As we understand it, faith is so often a mark of our difference from each other, what discriminates one group of people’s basic understandings of life’s truths from another’s. In our age, no less than in any other human epoch, we struggle to find the ways that make fraternity, or at least coexistence, possible among peoples whose deep-seated convictions and beliefs differ and so often come into conflict. To be honest requires that we admit that most often what we call faith is a source of conflict and division rather than communion. At the recent “Values Voter Summit” one of the prime concerns seemed to be identifying who was and was not a “true Christian.” Those of us of a certain age can recall well the “battle hymns” of our Christian youth which had us marching against the “heathen foe.”
Yet in the gospel today, Jesus is speaking of a very different kind of faith. In the gospels, the grace and mercy of God is not limited by tribe, race or even tradition. The exemplars of faith, for Jesus, are those who are outside of the fold, even those whose God is so different from and inscrutable to the people of Israel.
In what, according to the Gospel, does the “faith” of the Centurion consist? it is apparently a disposition of mind and heart. The Centurion is seeking from Jesus the healing of a slave “whom he highly valued.” The first thing we hear of this Roman soldier is his care and compassion toward one of his slaves. He does not use his rank, position, and social standing to distance himself from others, including his slaves, but rather he “highly values” them. This basic disposition of heart is further exemplified as the people tell Jesus that, “He deserves to have this done for him, since he loves our nation and has himself built the synagogue for us.” (Luke 7: 5) The centurion is one whose love is manifest in action. He also respects and even serves the others in their very differences from himself. He does not demean the religious practice of the Jews, but rather serves it. In this Roman soldier we see a “faith” in the value and the presence of God as manifest in the otherness of those around him.
Finally the faith of the Centurion is not a way of building up his false identity or manipulating the mystery and transcendence, but rather of submitting to it. “Master, don’t trouble yourself any more. I am not fit for you to come under my roof. . . .But say a word and let my servant be healed.” (Luke 7: 6-7) So, as the Gospel sees it, “faith” is not primarily about the superiority of our differences of religion and practice, a source of personal and group pride like tribal or nationalistic patriotism, but rather a being put in our place and a turning toward God’s love and mercy in its total otherness and mystery. “I tell you not even in Israel have I found faith like this!”
None of this is to say, as Jesus makes clear, that the tradition is unimportant. To be formed in a great tradition is one of the greatest gifts we can be given. If shows us a “path to life, to fullness of joy in your presence.” (Psalm 16: 11) The path, however, is a path of reformation and transformation of heart. A sign of being on that path is always the growing realization, as Jan van Ruusbroec says, that the love of God is “common to all.” The more we live in the “valley of humility,” truly knowing who we are and that we are but one among all, the more we experience the light of God’s universal love and mercy. We can be sure that we have very little faith when our “faith” leads us to assume a sense of superiority, be it social or moral, over others.
The Roman Centurion is one of the heroes of faith of the gospel. This pagan loved the Jewish people and fostered their own faith. He humbles himself before Jesus for the sake of his slave. And, finally, he realizes in one who is not “one of his own” the power and wisdom of God, before which he can but fall on his knees in humility. A faith which turns inward toward “one’s own” is not really faith. The “gift of faith” is a summons to recognize and to serve ever more fully the common and ordinary nature of God’s love in all of humanity.

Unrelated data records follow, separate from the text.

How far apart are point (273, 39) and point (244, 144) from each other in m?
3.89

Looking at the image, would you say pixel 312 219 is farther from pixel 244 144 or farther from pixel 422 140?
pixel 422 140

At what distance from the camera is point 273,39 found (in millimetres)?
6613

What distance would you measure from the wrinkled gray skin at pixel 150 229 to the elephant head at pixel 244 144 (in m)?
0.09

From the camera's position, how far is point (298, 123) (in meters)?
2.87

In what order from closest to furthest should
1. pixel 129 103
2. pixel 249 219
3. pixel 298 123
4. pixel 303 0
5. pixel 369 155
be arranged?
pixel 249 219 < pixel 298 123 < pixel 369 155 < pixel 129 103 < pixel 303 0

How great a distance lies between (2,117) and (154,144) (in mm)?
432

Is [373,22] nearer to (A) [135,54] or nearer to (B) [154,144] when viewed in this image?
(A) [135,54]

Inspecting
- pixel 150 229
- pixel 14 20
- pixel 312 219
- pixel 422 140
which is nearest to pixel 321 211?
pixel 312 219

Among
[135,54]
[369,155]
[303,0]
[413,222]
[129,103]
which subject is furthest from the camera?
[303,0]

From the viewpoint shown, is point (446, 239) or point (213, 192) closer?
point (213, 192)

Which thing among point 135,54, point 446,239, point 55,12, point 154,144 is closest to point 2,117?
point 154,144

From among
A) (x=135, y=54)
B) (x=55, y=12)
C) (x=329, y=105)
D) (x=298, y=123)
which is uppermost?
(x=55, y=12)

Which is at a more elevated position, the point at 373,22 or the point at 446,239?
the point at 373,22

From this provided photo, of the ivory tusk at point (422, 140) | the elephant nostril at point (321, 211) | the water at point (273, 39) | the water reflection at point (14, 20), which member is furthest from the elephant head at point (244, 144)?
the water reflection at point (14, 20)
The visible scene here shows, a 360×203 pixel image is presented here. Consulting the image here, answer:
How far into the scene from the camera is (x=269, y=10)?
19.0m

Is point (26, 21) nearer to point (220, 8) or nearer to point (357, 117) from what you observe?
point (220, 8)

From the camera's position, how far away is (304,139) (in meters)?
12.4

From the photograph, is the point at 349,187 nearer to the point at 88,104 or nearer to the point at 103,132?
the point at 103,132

What use is faith to us if it is only a transcription into mythological jargon of the mechanisms of that inhuman grief that grasps its own suffering to itself as a ground of justification and encloses the suffering of others in interpretations that hold it at a safe distance?

And Christian faith? Can we think about our focal symbol, the cross of Jesus, and try to rescue it from its frequent fate as the banner of our own wounded righteousness? If Jesus is indeed what God communicates to us, God’s language for us, his cross is always both ours and not ours; not a magnified sign of our own suffering, but the mark of God’s work in and through the deepest vulnerability; not a martyr’s triumphant achievement, but something that is there for all human sufferers because it belongs to no human cause.

Breathing spaces again: if the cross is what we say it is, it requires that kind of hesitation, that kind of silence.